Saving Santa’s IT Architecture With AI and Cognitive Services
Automatic email detection, text and image processing, Logic Apps, Functions, Notebooks & more!
On the last few days of work before Christmas our internal architect team hosted a “Save Santa” hackathon where we were given some pain points that Santa and his elves may have to deal with in their IT system.
As these pains may be transferable beyond the North Pole, hereby my team’s complete Azure solution to automate and add AI capabilities to an email-triggered insight gathering pipeline.
The pains we are targeting:
- Overwhelming number of emails coming in that have to be answered / sorted / processed / dealt with. (Santa’s wish lists being sent over from all over the world)
2. Getting insights out of data at a first glance such as:
- Dealing with data in different languages coming in (that needs to all be converted into one source of truth before further processing)
- Understanding the sentiment of text (deal with sad kids first, or take different actions based on different readings)
- Get a quick summary of important details in messages (if kids take forever to get to the point)
- Classify images (picture attachments of toys kids might want)
- Aggregate all these insights into one place, automate all these steps, have it all running in one platform with one authentication method (Azure Active Directory).
Overview of solution
- Detect emails with attachments and key word “wish list” in subject.
- Process email to remove html and store the body (text) and images of presents
- Create a notebook using cognitive services & custom vision APIs to process the text and images of the email request. (A. Translate the email and gather more insights from the wish like sentiment, key phrases. B. Classification of the received image into pre-set gift categories)
- A. Connect the notebook to the data lake, and B. Run a blob trigger when new email items have been stored to start text.
- Centralize all information and create dashboard
1 & 2: Email detection with Logic Apps and cleaning with custom Azure Functions
- This section handles the email detection by monitoring my inbox (or Santa’s) for wishes from children.
- We assume kids would send images of the toys they want, and use a type of language in the email subject.
For the azure solution of this part we adapt this tutorial. (see this for step-by-step instructions)
Hereby the complete picture of the Logic App we created
- We are checking for an email with the key phrase “wish list” and including attachments,
- We then store the html-cleaned email body as well as each attachment picture in our blob storage.
- As you can see in the picture on the left, the email and two images from our email example have been stored in the appropriate formats.
3. A. Text analytics notebook
- First we will create the Databricks notebook that we wish to run. See github for my example using cognitive services.
- We run use two text-based cognitive services: translator (language detection & translation), and text analytics (sentiment, key phrase extraction).

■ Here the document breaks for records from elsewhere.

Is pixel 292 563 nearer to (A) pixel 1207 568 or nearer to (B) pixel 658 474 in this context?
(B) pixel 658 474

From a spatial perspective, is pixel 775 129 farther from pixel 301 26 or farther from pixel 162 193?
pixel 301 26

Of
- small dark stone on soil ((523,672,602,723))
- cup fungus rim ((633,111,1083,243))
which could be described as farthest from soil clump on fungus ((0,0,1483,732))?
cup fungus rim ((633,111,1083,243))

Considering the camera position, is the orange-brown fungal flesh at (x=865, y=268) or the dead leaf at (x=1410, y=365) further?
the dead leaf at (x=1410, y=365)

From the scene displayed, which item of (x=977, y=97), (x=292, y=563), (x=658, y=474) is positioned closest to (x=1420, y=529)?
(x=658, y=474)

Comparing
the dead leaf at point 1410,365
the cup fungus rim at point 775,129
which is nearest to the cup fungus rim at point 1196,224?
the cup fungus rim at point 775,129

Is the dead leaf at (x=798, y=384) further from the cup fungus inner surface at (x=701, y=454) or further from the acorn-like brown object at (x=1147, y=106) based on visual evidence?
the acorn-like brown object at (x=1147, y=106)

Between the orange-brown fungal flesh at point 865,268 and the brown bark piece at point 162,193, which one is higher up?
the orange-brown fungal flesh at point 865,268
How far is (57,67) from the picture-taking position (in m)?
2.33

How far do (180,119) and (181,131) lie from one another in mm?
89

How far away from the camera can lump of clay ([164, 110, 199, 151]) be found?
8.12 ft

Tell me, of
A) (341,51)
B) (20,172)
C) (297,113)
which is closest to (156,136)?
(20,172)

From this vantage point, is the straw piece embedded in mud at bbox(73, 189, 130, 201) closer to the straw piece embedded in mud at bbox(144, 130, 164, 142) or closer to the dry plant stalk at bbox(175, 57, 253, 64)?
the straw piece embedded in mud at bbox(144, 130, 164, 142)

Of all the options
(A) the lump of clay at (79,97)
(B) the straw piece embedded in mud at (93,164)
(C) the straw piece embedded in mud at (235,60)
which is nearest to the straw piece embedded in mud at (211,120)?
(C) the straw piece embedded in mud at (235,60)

See more documentation on how to use the cognitive services SDKs or APIs structure here.
Example of the result on the Notebook run on previous sample email:
3. B. Custom vision module
- The only unfilled field from the previous notebook is the Toy recognition. For this we can train an call a custom vision module.
- You can deploy a custom vision module in the Azure portal and use the portal on customvision.ai to train this model. You can follow the steps here to create a classifier model.
- For my toy detection module I’ve added at least 5 example of the “car”, “teddy bear” and “negative” classes and done a quick train on this.
- The result can classify teddy bears and cars, which we will run on the images we got from the email attachments.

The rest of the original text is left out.